EFTS = "https://efts.sec.gov/LATEST/search-index"
HEADERS = {"User-Agent": "orthogonal-research max@orthogonal.info"}

def search_all(q, forms=None, startdt=None, enddt=None, max_results=1000):
    results = []
    offset = 0
    while offset < max_results:
        params = {"q": q, "from": offset}
        if forms:   params["forms"] = forms
        if startdt: params["startdt"] = startdt
        if enddt:   params["enddt"] = enddt

        r = requests.get(EFTS, params=params, headers=HEADERS, timeout=15)
        r.raise_for_status()
        hits = r.json()["hits"]["hits"]
        if not hits:
            break
        results.extend(hits)
        offset += 100
        time.sleep(0.15)  # stay under ~10 req/sec
    return results

filings = search_all('"going concern"', forms="10-K",
                     startdt="2026-01-01", enddt="2026-06-01")
for f in filings:
    src = f["_source"]
    print(src["file_date"], src["form"], src["display_names"][0])

The time.sleep(0.15) keeps you under SEC's documented limit of ~10 requests/sec. Go faster and you'll get temporary IP blocks lasting about ten minutes. There's no X-RateLimit header to watch — the only signal is a sudden 403, so it's better to throttle up front than to detect and back off.

The gotchas that cost me time

Phrase vs token search. A bare q=climate risk matches documents containing "climate" OR "risk" anywhere — that returned 40x more noise than I expected. The quoted form q=%22climate risk%22 is the exact phrase, and it's what you almost always want.
The 10,000-result ceiling. Elasticsearch caps deep pagination. Once from passes 10,000 the endpoint errors out. If a query has more hits than that, narrow it with a tighter date range and stitch the windows together — there's no scroll cursor exposed.
Full-text only covers 2001 onward. The index starts in 2001. Older filings exist in EDGAR but won't show up here; for pre-2001 you're back to the structured submissions API.
It indexes exhibits, not just the main doc.

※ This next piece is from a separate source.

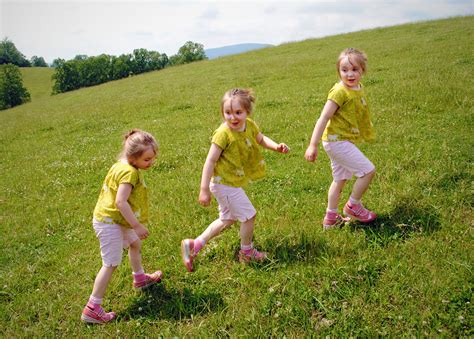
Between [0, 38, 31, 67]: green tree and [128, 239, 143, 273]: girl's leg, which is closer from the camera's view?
[128, 239, 143, 273]: girl's leg

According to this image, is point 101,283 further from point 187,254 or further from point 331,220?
point 331,220

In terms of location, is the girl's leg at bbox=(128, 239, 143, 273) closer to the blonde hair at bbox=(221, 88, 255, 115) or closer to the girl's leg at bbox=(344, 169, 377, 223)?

A single 8-K can return several hits — one per attached exhibit. Dedupe on the accession number (adsh) if you only want one row per filing.

Where this fits

I use this as the front door for a couple of projects: a script that flags new 8-K filings mentioning specific risk language, and an insider-buying alerter that cross-references full-text hits against Form 4 data. The full-text endpoint finds the filings; the structured EDGAR APIs pull the details.

I wrote up the full field-by-field decode of the _source envelope (every key in a real forms=8-K response) here if you want the complete reference.

The whole thing is one undocumented GET request returning clean JSON — no key, no cost. What other "human-only" search boxes are quietly sitting on a clean JSON API? I keep finding them in network tabs.